## DOCUMENT EXCERPT
In coal-fired power stations, flue gas desulfurization (FGD) is used to “scrub” most of the sulfur dioxide (SO
2) from the gas. FGD is often performed using a wet process in which SO
2 is absorbed from the flue gas by spraying it with a slurry containing limestone (mainly calcium carbonate, CaCO
3). The SO
2 reacts to form calcium sulfite, CaSO
3, which is further oxidized to produce gypsum (CaSO
4 x 2H
2O) by introducing air into the scrubber. The gypsum product is often washed and sold for various uses; otherwise, it is disposed of in a landfill.
Scrubber wastewater chemistry
Water uses in a limestone-gypsum FGD scrubber are easily identified (Figure 1). The gypsum has to be removed continuously from the scrubber, and it is replaced by fresh limestone. In addition, a certain proportion of the circulating water is removed as effluent to control the buildup of chloride from coal combustion products in the scrubber water. The circulating scrubber water also contains other water-soluble impurities from the flue gas and the limestone.
1. Water lines. This diagram shows the inputs and outputs of a typical limestone-gypsum wet scrubbing process. Source: HPD
FGD is an evaporative process, so it concentrates these impurities. The wastewater from gypsum dewatering will have a pollutant content that depends mostly on the type of coal burned, the efficiency of the unit's electrostatic precipitator (ESP), the level and type of impurities in the makeup water, the amount of heavy metals and impurities in the limestone, and the choice of gypsum dewatering equipment. A good understanding of these parameters is necessary to properly design an effective FGD purge water treatment system.
Coal is the primary source of the sulfur and chloride in scrubber wastewater and a contributor of heavy metals as well. The composition of the flue gas entering the FGD plant is closely related to the composition of the coal and the way it is burned. It's also determined by the type of upstream particulate-control and denitrification devices used. The flue gas contains SO2, fine particles of flyash and their trace elements, volatile heavy metals such as mercury and selenium, and hydrogen chloride and fluoride.

## EXTRACTED MATERIAL

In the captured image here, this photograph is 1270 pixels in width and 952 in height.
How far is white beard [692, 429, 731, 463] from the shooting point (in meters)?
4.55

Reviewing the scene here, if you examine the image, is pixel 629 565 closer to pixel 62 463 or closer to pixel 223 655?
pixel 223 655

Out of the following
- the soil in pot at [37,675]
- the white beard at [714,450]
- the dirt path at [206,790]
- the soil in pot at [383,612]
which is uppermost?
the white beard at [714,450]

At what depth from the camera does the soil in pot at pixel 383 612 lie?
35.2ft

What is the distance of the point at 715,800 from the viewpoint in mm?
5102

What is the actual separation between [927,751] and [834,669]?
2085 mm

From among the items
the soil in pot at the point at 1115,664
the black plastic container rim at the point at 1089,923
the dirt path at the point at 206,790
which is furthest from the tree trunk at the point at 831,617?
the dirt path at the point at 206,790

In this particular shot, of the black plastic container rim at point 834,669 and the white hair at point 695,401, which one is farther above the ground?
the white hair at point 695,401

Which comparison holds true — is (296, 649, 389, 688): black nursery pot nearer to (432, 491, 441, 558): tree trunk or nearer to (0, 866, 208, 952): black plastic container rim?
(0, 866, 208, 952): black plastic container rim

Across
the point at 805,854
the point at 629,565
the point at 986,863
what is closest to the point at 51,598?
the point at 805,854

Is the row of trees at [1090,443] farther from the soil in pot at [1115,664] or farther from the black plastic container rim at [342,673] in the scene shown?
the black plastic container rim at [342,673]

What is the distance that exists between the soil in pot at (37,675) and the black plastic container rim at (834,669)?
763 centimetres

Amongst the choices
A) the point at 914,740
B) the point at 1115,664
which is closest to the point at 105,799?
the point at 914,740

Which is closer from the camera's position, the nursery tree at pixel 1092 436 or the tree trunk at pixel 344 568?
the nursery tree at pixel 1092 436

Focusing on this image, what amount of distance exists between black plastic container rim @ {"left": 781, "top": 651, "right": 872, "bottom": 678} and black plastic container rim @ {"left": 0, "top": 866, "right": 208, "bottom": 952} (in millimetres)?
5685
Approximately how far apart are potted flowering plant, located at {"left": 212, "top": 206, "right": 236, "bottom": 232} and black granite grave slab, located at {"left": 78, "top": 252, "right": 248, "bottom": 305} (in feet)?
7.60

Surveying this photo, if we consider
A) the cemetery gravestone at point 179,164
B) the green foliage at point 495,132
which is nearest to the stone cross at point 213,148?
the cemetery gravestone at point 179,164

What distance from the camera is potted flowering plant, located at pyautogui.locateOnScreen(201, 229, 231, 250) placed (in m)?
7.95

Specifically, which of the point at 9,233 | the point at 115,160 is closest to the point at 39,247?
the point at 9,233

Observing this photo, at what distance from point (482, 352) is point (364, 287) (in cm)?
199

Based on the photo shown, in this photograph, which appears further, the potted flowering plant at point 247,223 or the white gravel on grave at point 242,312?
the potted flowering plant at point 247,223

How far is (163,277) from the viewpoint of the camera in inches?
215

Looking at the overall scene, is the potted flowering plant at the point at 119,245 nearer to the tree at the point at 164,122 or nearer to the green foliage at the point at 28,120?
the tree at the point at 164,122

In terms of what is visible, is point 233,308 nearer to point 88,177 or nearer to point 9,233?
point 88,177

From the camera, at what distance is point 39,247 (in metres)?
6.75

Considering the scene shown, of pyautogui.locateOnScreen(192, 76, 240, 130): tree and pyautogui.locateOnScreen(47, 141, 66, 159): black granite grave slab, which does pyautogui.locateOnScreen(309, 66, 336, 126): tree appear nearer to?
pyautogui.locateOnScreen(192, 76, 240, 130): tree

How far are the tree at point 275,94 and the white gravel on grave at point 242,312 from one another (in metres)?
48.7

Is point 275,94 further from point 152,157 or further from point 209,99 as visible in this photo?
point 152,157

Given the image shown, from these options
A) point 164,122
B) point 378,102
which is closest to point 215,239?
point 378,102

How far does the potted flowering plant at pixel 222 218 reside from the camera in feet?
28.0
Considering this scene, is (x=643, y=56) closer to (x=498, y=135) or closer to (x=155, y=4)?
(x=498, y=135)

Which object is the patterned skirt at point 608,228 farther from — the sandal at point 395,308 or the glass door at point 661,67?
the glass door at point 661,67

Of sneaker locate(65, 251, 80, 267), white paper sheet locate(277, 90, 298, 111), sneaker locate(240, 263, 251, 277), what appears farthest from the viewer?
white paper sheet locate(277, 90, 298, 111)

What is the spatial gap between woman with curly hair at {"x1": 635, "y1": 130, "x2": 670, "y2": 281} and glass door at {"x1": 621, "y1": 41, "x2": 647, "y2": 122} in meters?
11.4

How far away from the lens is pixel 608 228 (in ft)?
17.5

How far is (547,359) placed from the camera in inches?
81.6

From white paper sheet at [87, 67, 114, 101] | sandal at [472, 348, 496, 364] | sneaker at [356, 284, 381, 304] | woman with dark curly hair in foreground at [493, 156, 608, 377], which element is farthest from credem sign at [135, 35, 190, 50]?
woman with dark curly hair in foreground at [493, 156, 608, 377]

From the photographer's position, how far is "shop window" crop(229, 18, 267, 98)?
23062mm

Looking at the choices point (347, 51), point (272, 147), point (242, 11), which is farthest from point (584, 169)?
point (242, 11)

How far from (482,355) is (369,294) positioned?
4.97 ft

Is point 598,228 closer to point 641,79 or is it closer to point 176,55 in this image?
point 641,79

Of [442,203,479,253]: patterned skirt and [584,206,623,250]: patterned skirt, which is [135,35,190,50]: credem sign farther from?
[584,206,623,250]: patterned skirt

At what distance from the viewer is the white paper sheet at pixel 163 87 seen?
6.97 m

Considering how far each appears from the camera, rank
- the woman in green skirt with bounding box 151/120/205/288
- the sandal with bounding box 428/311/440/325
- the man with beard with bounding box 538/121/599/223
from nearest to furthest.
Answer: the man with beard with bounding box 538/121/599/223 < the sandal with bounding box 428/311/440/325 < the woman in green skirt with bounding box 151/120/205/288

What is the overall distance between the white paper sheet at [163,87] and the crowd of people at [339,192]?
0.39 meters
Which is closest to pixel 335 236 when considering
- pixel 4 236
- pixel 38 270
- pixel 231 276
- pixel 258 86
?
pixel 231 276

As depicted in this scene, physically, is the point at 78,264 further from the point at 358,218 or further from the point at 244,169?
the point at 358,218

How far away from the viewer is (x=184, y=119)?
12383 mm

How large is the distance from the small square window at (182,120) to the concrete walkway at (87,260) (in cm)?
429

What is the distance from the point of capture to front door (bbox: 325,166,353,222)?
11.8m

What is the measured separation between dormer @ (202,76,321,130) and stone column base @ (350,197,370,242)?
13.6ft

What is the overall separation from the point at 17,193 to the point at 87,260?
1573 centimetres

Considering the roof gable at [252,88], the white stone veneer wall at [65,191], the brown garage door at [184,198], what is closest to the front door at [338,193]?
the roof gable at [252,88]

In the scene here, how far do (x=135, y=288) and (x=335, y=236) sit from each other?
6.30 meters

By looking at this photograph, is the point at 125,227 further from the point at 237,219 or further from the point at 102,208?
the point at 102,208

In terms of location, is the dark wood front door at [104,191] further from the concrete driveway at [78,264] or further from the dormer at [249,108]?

## WHAT THIS EXERCISE ASKS
1. In the FGD wastewater text, why is part of the circulating scrubber water removed as effluent?
2. Quote the FGD wastewater text starting at "In coal-fired power" and ending at "in a landfill.".
3. Extend the FGD wastewater text past its final sentence.

## REPLIES
1. It controls the buildup of chloride from coal combustion products in the scrubber water.

2.
In coal-fired power stations, flue gas desulfurization (FGD) is used to “scrub” most of the sulfur dioxide (SO
2) from the gas. FGD is often performed using a wet process in which SO
2 is absorbed from the flue gas by spraying it with a slurry containing limestone (mainly calcium carbonate, CaCO
3). The SO
2 reacts to form calcium sulfite, CaSO
3, which is further oxidized to produce gypsum (CaSO
4 x 2H
2O) by introducing air into the scrubber. The gypsum product is often washed and sold for various uses; otherwise, it is disposed of in a landfill.

3.
The hydrogen chloride and fluoride are partially absorbed in the absorber and react with the limestone to form soluble calcium chloride and insoluble calcium fluoride. Flyash residues that have not been removed by the ESP are partially washed out in the absorber. Consequently, the amount of heavy metals entering the wastewater with the residues depends on the efficiency of the ESP. Nitrogen compounds such as nitrate, nitrite, and ammonia are also present in FGD wastewater. Most nitrogen compounds are created by coal combustion. The temperature of combustion and the nitrogen content of the coal affect the concentration of the nitrogen compounds. If a selective catalytic reduction (SCR) system is upstream of the FGD plant, unreacted ammonia also may be present in the wastewater.
Limestone is a widely variable material. It usually contains impurities such as compounds of magnesium, iron, and silica and traces of heavy metals. Dibasic acid (DBA)—a mixture of succinic, glutaric, and adipic acids—or another organic acid such as formic acid is sometimes added to buffer the pH to improve SO2 absorption. These acids affect the solubility of calcium carbonate and also raise the biological oxygen demand of the effluent.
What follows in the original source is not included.